[Dataset excerpt]
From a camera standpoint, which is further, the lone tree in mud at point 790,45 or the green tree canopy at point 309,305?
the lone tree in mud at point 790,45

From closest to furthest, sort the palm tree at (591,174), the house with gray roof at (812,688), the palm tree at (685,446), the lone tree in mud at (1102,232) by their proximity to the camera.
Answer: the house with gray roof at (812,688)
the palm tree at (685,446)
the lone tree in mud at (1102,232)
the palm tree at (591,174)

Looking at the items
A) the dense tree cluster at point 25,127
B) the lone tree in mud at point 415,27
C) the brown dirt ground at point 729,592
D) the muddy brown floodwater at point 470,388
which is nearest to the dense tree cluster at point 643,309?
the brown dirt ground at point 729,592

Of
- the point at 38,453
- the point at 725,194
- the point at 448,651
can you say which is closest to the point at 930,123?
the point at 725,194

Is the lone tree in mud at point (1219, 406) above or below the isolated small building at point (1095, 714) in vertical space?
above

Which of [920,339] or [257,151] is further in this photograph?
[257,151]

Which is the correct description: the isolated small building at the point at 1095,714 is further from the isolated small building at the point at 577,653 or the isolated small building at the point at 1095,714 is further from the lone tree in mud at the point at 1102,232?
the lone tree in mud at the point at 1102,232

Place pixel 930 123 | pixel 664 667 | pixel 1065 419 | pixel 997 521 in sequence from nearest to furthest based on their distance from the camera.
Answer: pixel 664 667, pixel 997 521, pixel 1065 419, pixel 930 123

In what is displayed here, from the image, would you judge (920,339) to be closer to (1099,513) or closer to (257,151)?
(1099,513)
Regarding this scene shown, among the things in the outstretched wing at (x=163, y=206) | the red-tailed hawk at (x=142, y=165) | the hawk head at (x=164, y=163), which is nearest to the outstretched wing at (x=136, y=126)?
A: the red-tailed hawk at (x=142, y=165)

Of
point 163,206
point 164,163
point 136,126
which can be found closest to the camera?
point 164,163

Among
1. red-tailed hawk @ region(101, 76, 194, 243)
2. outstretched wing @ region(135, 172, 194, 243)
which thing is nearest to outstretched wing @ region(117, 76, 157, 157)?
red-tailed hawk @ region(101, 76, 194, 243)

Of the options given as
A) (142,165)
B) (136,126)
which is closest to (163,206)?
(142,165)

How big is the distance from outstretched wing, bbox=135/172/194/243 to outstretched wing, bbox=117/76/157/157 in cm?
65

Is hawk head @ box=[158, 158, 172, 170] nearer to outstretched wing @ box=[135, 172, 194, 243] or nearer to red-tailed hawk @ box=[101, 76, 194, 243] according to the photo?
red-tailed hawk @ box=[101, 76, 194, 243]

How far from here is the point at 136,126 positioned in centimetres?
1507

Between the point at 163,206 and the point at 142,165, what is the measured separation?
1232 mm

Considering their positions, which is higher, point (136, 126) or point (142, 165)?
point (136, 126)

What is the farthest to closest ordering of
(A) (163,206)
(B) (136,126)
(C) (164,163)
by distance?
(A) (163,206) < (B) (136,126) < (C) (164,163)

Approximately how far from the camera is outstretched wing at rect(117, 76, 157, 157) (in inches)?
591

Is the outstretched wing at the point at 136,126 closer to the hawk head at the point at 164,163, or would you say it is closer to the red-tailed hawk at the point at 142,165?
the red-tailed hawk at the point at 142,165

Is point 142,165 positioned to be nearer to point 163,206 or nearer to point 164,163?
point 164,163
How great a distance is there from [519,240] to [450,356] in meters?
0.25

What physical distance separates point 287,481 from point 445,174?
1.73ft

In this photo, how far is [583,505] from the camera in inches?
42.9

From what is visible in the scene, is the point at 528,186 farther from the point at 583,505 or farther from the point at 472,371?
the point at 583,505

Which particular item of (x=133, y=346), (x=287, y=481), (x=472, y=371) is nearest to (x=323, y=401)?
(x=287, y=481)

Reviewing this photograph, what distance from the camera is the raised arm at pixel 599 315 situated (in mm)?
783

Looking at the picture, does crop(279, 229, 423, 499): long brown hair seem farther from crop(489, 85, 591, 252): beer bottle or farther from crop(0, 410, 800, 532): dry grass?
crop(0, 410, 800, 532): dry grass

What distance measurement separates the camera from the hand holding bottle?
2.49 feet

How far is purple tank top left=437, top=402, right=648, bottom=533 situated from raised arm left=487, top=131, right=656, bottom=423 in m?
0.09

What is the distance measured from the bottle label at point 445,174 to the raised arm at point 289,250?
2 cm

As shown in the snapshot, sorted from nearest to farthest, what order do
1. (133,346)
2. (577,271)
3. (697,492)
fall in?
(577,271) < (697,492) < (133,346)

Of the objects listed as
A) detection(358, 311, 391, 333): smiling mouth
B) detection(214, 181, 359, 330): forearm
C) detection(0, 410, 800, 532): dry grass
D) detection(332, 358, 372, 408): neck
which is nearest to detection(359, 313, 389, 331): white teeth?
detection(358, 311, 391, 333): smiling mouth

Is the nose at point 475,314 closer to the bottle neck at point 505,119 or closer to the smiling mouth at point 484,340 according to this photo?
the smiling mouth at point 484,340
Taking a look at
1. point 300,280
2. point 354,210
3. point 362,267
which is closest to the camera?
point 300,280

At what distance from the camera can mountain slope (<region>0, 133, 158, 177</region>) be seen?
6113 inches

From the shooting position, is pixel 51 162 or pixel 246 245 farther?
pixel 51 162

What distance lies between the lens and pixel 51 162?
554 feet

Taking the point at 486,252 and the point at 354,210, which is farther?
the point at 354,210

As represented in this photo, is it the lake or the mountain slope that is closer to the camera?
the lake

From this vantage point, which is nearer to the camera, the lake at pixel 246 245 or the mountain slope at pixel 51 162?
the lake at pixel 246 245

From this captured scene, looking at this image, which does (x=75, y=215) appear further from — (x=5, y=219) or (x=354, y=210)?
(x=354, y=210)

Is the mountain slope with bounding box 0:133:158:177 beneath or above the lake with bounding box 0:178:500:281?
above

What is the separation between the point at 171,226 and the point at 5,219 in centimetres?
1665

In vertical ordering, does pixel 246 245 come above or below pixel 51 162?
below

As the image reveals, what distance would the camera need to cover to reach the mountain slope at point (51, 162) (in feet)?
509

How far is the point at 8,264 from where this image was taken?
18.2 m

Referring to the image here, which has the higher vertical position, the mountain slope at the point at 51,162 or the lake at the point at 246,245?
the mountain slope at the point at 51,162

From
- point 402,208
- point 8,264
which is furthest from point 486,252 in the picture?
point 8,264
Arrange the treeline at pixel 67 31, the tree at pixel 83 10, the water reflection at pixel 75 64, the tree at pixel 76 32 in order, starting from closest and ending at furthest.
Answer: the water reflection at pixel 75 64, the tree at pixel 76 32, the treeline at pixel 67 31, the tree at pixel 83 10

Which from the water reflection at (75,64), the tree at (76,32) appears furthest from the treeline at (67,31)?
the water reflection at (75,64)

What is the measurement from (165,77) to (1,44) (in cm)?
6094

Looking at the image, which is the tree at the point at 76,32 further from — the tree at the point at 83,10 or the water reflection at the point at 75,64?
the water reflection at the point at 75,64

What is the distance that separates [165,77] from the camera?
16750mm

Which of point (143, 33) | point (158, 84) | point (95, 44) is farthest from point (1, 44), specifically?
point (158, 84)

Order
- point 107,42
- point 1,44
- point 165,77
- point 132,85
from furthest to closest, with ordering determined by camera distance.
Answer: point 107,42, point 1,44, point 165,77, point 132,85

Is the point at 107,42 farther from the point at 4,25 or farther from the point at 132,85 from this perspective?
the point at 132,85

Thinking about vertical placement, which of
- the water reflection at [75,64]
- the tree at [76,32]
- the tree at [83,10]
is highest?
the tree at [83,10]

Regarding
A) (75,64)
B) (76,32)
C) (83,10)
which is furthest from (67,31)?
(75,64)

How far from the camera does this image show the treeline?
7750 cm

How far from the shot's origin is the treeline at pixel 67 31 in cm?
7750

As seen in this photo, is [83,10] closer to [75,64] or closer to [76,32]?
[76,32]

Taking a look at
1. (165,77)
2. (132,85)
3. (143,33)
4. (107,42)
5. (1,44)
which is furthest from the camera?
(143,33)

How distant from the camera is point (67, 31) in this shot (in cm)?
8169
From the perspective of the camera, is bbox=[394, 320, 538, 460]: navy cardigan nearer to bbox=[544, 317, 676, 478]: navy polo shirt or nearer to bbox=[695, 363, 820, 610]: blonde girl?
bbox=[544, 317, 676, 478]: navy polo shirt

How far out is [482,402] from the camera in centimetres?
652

- _Stated goal_
Beginning at the line where "Which of point" appears, extract each line through the end of the data above; keep them exact and include nothing else.

- _Exercise solution_
Which of point (143, 33) | point (158, 84) | point (95, 44) is farthest from point (1, 44), specifically?
point (158, 84)

Order
- point 107,42
- point 1,44
- point 165,77
- point 132,85
from furthest to closest, with ordering determined by camera distance.
Answer: point 107,42, point 1,44, point 165,77, point 132,85

Is the point at 107,42 farther from the point at 4,25 or farther from the point at 132,85 from this perspective?
the point at 132,85

Thinking about vertical placement, which of
- the water reflection at [75,64]
- the tree at [76,32]
- the tree at [83,10]
is highest?
the tree at [83,10]

Regarding
A) (75,64)
B) (76,32)
C) (83,10)
which is furthest from (67,31)?
(75,64)

How far from the camera does this image show the treeline?
7750 cm

How far from the shot's origin is the treeline at pixel 67 31 in cm?
7750

As seen in this photo, is [83,10] closer to [75,64] or closer to [76,32]?
[76,32]

Taking a look at
1. (165,77)
2. (132,85)
3. (143,33)
4. (107,42)
5. (1,44)
which is furthest from the camera?
(143,33)

How distant from the camera is point (67, 31) in this shot (in cm)?
8169
From the perspective of the camera, is bbox=[394, 320, 538, 460]: navy cardigan nearer to bbox=[544, 317, 676, 478]: navy polo shirt or nearer to bbox=[695, 363, 820, 610]: blonde girl?
bbox=[544, 317, 676, 478]: navy polo shirt

How far out is [482,402] from the camera in centimetres?
652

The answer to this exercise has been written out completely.